東和(トンファ)銀行が市場から撤退して満6年。当時中産層だった東和銀行の職員たちは、現在5人に1人が貧困層に転落している。所得が6年前の賃金より下落した人は65.5%に上る。
政府が提供した再就職プログラムを通じて就職に成功した職員はただ1人もおらず、韓国のソーシャル・セーフティ・ネットワークと再就職システムがきちんと作動していないことも確認された。
こうした事実は、本紙取材チームが満28歳以上(当時)だった東和銀行の元男性職員229人の暮らしの軌跡を直接個別インタビューしたり、電話でのアンケート調査を通じて追跡した結果、明らかになった。連絡が途絶えて直接調査が不可能な職員やインタビュー拒否者は調査から外された。東和銀行は1998年6月末、デドン、トンナム銀行など他の4行と共に撤退した。この影響で、当時最上位賃金労働者に属していた職員1500人余りが共に職場を失った。
取材チームが調査した229人は、所得を基準に6年前と比べて△経済的地位の上昇した人が32人(14.0%)△現状維持47人(20.5%)△下落150人(65.5%)だった。特に所得が減った150人の中で45人(20.5%)が貧困層に墜落した。このグループは年間所得が1380万ウォン以下で、全体都市勤労者世帯主のうち所得最下位の20%に入る。
取材チームは撤退当時から04年6月現在まで、所得増加率が同期間都市勤労者世帯の平均所得上昇率(41.8%)を超過した人を「経済的地位上昇」に分類した。「現状維持」は所得が6年間変化がなかったり、上がっても平均上昇率以下の場合で、「下落」は所得の絶対額が減った場合を意味する。
財産の変化を見てみれば、現在財産が6年間の消費者物価上昇率(21.1%)を勘案した金額より減った人が、回答者203人のうち161人(79.3%)であり、財産がないまま借金だけを抱えている人も23人(11.3%)に達する。
当時東和銀行労組委員長を務めた朴ソンチョル氏(44・印刷業)は、「連絡が途絶えた数百人の職員はほとんど経済的に厳しい。
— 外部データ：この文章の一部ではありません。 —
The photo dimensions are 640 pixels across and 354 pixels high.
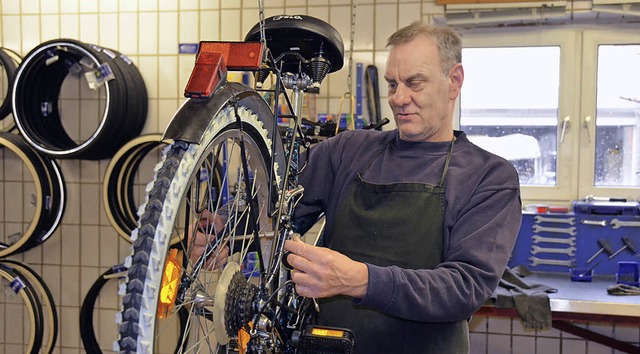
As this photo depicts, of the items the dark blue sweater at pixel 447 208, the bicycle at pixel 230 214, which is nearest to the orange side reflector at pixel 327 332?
the bicycle at pixel 230 214

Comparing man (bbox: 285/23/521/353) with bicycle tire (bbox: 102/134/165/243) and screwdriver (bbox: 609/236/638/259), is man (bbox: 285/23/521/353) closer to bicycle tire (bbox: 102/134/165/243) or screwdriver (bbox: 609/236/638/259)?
screwdriver (bbox: 609/236/638/259)

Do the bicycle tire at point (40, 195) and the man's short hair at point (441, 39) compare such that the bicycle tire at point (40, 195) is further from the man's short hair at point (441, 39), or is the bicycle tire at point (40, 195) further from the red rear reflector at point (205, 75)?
the red rear reflector at point (205, 75)

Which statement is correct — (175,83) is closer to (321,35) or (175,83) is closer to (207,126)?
(321,35)

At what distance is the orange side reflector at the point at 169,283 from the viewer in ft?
2.76

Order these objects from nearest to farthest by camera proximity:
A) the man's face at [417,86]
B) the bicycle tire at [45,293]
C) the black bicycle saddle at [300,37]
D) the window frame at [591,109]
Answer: the black bicycle saddle at [300,37], the man's face at [417,86], the window frame at [591,109], the bicycle tire at [45,293]

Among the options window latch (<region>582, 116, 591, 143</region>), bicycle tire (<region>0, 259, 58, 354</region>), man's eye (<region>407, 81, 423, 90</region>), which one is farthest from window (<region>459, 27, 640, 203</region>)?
bicycle tire (<region>0, 259, 58, 354</region>)

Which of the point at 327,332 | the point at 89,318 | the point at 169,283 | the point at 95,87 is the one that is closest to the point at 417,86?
the point at 327,332

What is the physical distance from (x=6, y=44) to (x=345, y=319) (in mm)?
2680

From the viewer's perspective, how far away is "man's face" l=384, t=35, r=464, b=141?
4.83ft

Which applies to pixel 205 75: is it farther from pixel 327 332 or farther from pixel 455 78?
pixel 455 78

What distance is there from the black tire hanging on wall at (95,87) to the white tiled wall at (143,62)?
15 centimetres

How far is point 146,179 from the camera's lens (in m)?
3.12

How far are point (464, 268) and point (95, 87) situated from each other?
2232mm

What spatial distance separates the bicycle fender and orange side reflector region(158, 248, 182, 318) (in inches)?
6.6
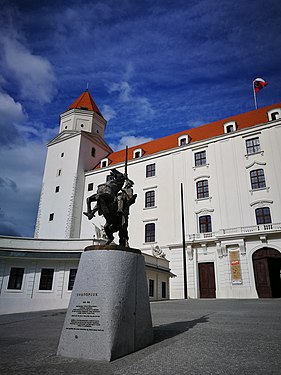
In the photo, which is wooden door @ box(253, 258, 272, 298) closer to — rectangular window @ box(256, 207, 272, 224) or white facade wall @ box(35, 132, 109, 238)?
rectangular window @ box(256, 207, 272, 224)

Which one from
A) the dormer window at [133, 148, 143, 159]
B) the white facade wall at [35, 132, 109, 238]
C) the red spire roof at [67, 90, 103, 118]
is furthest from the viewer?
the red spire roof at [67, 90, 103, 118]

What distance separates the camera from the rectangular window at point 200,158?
2953cm

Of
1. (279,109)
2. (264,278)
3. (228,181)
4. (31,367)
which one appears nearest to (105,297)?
(31,367)

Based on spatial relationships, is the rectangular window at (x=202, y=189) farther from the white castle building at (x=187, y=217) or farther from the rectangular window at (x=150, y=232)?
the rectangular window at (x=150, y=232)

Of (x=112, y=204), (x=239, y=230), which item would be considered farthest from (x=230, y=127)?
(x=112, y=204)

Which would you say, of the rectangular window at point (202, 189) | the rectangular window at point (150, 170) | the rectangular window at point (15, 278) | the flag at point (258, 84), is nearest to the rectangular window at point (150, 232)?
the rectangular window at point (202, 189)

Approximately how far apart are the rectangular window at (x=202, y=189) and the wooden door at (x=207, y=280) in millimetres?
6913

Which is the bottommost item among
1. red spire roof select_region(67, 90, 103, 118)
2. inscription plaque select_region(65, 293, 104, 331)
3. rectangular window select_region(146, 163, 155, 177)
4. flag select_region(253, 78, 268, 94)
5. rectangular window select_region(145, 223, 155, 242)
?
inscription plaque select_region(65, 293, 104, 331)

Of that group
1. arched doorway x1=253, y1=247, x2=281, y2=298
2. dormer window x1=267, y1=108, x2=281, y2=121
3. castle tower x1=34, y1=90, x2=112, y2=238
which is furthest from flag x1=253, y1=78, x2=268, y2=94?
castle tower x1=34, y1=90, x2=112, y2=238

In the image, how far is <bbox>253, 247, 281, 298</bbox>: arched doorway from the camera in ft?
70.4

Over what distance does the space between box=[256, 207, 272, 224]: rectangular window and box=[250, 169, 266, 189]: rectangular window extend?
7.38ft

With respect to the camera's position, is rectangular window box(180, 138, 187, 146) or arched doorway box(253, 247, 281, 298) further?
rectangular window box(180, 138, 187, 146)

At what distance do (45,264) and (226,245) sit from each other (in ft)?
49.9

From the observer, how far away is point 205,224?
26.8 m
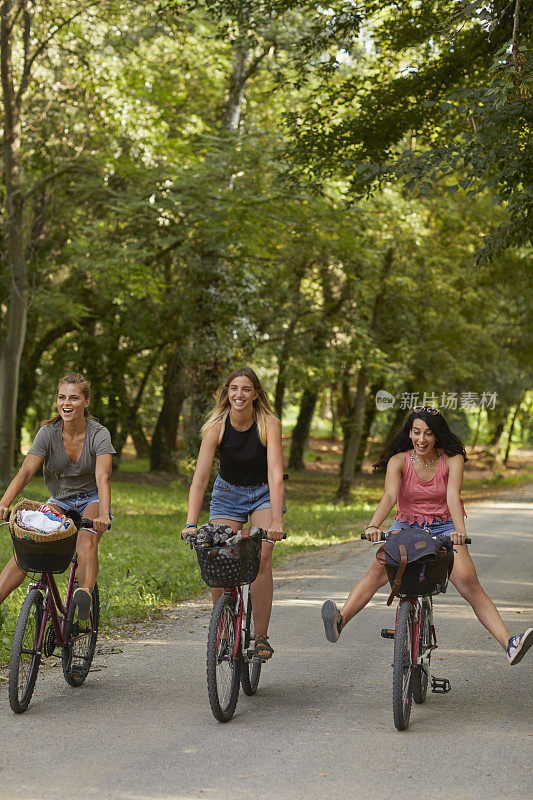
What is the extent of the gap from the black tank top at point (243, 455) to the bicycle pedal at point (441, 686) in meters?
1.68

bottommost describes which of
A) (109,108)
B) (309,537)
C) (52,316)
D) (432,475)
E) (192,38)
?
(309,537)

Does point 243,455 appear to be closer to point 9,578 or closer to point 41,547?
point 41,547

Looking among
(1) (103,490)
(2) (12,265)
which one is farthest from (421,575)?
(2) (12,265)

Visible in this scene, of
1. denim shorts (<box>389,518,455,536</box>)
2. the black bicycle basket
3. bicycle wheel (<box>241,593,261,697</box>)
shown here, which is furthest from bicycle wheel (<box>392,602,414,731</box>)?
bicycle wheel (<box>241,593,261,697</box>)

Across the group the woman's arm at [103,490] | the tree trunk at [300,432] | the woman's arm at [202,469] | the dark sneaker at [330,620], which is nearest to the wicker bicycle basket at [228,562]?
the woman's arm at [202,469]

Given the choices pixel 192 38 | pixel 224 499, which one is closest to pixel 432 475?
pixel 224 499

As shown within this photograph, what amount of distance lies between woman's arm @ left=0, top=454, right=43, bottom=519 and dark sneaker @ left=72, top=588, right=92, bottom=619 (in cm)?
66

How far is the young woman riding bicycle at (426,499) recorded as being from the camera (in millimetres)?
5730

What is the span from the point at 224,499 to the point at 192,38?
2078 centimetres

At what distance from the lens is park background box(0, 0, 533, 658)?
37.0 ft

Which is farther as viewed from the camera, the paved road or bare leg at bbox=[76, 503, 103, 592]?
bare leg at bbox=[76, 503, 103, 592]

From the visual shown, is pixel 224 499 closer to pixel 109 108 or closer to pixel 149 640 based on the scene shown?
pixel 149 640

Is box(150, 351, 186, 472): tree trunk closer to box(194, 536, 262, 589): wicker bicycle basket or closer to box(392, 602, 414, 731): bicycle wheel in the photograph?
box(194, 536, 262, 589): wicker bicycle basket

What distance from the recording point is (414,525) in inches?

撤退職員の実際の生活ははるかに深刻だ」と話した。
229人を職業別に分類すると、非社員が84人で最も多く、正社員73人、自営業52人、失業20人の順になっている。また、229人の中で62人が食堂、ビヤホール、服売り場、ゲームセンターなど自営業へ転換したが、50人(80.7%)が失敗し、成功した人は7人(11.3%)に過ぎないことが分かった。現状維持は5人(8.0%)。
労動研究院の李シギュン研究員は、「通貨危機以後の企業倒産で、ホワイトカラー層から相当数が新貧困層に転落している。これは穴の開いた社会安全網、現実と合わない再教育および再就職プログラム、専門職労働者を育てなかった銀行文化、撤退勤労者に対する社会の誤った認識、自営業に対する誤った幻想などから生み出された結果だ」と指摘した。